■ Extracted material ■
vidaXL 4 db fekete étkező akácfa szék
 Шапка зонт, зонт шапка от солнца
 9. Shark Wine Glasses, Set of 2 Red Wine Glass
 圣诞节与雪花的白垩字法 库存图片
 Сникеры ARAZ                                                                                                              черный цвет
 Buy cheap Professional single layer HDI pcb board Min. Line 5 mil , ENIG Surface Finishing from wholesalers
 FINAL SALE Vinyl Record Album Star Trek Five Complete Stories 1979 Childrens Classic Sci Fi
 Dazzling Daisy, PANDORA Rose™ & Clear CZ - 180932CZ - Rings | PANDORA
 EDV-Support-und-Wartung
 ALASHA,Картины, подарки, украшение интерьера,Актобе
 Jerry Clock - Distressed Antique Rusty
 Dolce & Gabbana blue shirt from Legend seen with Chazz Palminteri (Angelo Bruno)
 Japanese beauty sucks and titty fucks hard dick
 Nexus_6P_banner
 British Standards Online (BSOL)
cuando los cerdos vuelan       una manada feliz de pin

■ Task item ■
Among the lines above, find those with the word "from". Copy them.

■ Expected answer ■
 Buy cheap Professional single layer HDI pcb board Min. Line 5 mil , ENIG Surface Finishing from wholesalers
 Dolce & Gabbana blue shirt from Legend seen with Chazz Palminteri (Angelo Bruno)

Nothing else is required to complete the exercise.